You can still buy CPU's without virtualization from both AMD and Intel. Even in Sandy Bridge (http://www.anandtech.com/show/4083/the-sandy-bridge-review-intel-core-i7-2600k-i5-2500k-core-i3-2100-tested/2 ).

It may not be the performance level you may want, but that's another argument entirely.

I don't know, the DMCA for example, "criminalizes the act of circumventing an access control, whether or not there is actual infringement of copyright itself (http://en.wikipedia.org/wiki/Dmca#Title_III:_Computer_Maintenance_Competition_A ssurance_Act)". It would have to be tested in court, but I do think you could bring case based on that.

Implicit in that, is the ability to play the media or whatever with the protection disabled. Presumably disabling that feature in Intel CPU's wouldn't also strip the protection on the file or allow it to be played unprotected. As CPU's exist with the technology, disabling it can't be considered facilitating the removal or circumvention of the DRM as a person could download/copy the file to a CPU without that feature and proceed with potentially stripping the DRM.

Regards,
SB

You can still buy CPU's without virtualization from both AMD and Intel. Even in Sandy Bridge (http://www.anandtech.com/show/4083/the-sandy-bridge-review-intel-core-i7-2600k-i5-2500k-core-i3-2100-tested/2 ).

It may not be the performance level you may want, but that's another argument entirely.
Yeah, you got me. :oops:



Implicit in that, is the ability to play the media or whatever with the protection disabled. Presumably disabling that feature in Intel CPU's wouldn't also strip the protection on the file or allow it to be played unprotected. As CPU's exist with the technology, disabling it can't be considered facilitating the removal or circumvention of the DRM as a person could download/copy the file to a CPU without that feature and proceed with potentially stripping the DRM.

Regards,
SB

I'm just reading it prima facie. It would doubtless come down to precedent, if any exists. The DMCA has certainly inspired a lot of legal craziness (http://www.eff.org/wp/unintended-consequences-under-dmca).

I think intel should look back at a similar situation : region encoding on dvd drives

Hollywood: "Hello I wonder if you would mind some extra expenditure in modifying your drives in a certain way"

Dvd Drive Maker: "Well we are always open to suggestions from our customers"

Hollywood: "Oh we arnt a customer"

Dvd Drive Maker: "you not, er ok. So this alteration it's just something that will appeal to our customers and help increase sales"

Hollywood: "god no in fact if your product is next to a similar product that doesn't incorporate our little modification 99% of buyers will choose the other product"

Dvd Drive Maker: "So it will cost us money and it will reduce sales ?"

Hollywood: "Bingo you've got it"

Dvd Drive Maker: "Thats a fantastic idea we will get on to it right away...."

The problem is, there would be no market for DVD drives if there's no Hollywood support.
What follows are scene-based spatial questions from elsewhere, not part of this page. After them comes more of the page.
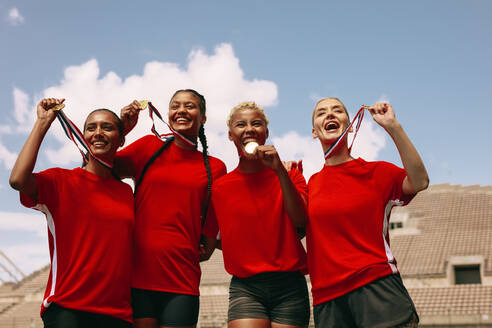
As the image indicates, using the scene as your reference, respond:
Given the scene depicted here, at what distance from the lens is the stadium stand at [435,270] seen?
59.7 feet

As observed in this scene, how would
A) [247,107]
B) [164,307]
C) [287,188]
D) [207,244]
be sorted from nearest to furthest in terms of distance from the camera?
[287,188] < [164,307] < [247,107] < [207,244]

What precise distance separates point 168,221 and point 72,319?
0.89 metres

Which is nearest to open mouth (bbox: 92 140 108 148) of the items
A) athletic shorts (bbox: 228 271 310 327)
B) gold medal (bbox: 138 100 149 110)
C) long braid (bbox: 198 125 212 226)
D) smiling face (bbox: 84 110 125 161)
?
smiling face (bbox: 84 110 125 161)

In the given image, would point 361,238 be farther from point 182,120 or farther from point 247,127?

You'll have those "data only" DVD drives which work only in computers, and "video only" DVD drives which only works in set-top boxes (i.e. DVD players), and guess which one has larger market. Basically, if DVD went this way, we would have very expensive DVD data drives and relatively cheaper video drives.
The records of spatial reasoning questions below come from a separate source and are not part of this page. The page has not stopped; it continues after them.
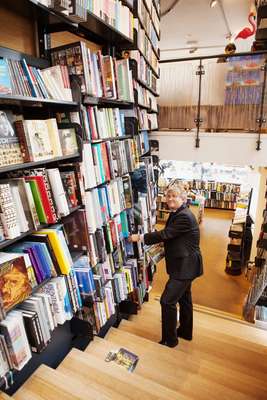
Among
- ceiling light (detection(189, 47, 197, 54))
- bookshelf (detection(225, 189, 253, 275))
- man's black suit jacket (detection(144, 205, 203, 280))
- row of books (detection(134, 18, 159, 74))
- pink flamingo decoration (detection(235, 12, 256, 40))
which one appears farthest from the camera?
ceiling light (detection(189, 47, 197, 54))

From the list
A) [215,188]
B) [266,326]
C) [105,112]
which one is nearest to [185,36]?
[215,188]

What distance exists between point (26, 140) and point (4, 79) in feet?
0.90

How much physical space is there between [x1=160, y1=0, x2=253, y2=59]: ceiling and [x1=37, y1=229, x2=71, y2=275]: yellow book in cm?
555

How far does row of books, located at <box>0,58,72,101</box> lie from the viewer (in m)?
1.23

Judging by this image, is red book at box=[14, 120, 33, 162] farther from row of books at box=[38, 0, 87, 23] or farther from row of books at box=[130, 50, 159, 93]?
row of books at box=[130, 50, 159, 93]

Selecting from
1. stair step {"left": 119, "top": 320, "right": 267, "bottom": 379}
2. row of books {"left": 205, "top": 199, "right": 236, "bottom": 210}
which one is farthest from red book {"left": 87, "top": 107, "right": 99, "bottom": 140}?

But we had region free dvd players and they were usually cheaper

But we had region free dvd players and they were usually cheaper

Not in the US...

There were plenty of region free DVD players available in the US. It's how I first heard about the 'Apex' brand.
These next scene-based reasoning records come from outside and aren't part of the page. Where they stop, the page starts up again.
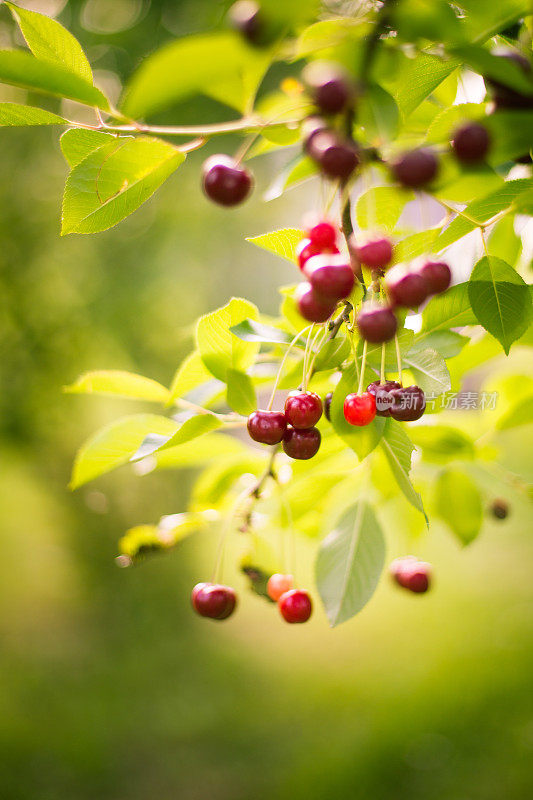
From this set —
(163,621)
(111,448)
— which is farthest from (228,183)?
(163,621)

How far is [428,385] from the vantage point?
1.81 feet

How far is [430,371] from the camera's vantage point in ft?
1.82

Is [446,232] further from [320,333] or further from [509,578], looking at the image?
[509,578]

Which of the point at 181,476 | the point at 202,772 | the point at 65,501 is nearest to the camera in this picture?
the point at 202,772

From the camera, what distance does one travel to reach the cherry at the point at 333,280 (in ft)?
1.43

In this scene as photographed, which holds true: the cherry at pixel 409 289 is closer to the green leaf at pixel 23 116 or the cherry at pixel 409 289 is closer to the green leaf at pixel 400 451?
the green leaf at pixel 400 451

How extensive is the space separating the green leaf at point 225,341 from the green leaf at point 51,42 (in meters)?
0.24

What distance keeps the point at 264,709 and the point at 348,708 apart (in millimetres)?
410

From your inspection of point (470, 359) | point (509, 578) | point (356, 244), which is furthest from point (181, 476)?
point (356, 244)

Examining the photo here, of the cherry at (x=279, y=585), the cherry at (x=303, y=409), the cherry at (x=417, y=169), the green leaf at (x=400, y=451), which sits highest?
the cherry at (x=417, y=169)

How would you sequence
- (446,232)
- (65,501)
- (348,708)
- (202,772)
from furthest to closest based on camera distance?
(65,501)
(348,708)
(202,772)
(446,232)

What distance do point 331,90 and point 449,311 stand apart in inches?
12.5

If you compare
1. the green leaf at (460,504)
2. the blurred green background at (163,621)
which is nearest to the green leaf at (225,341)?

But we had region free dvd players and they were usually cheaper

This is not the point of my argument. My argument is, DVD drive makers have to satisfy Hollywood's demand, because they need Hollywood, not because they are stupid or weak. Hollywood don't really need them, because they don't really like this home theater idea anyway (see how they opposed VHS when it's released). Of course, you may argue that home video is a big market that Hollywood can't ignore, and that's true, but if there is no home video at all (i.e. there is no VHS nor DVD) it's quite possible that Hollywood may be able to make even more money from licensing movies to TV stations.

I think though to some extent they view it as an additional revenue stream--in other words, pure gravy.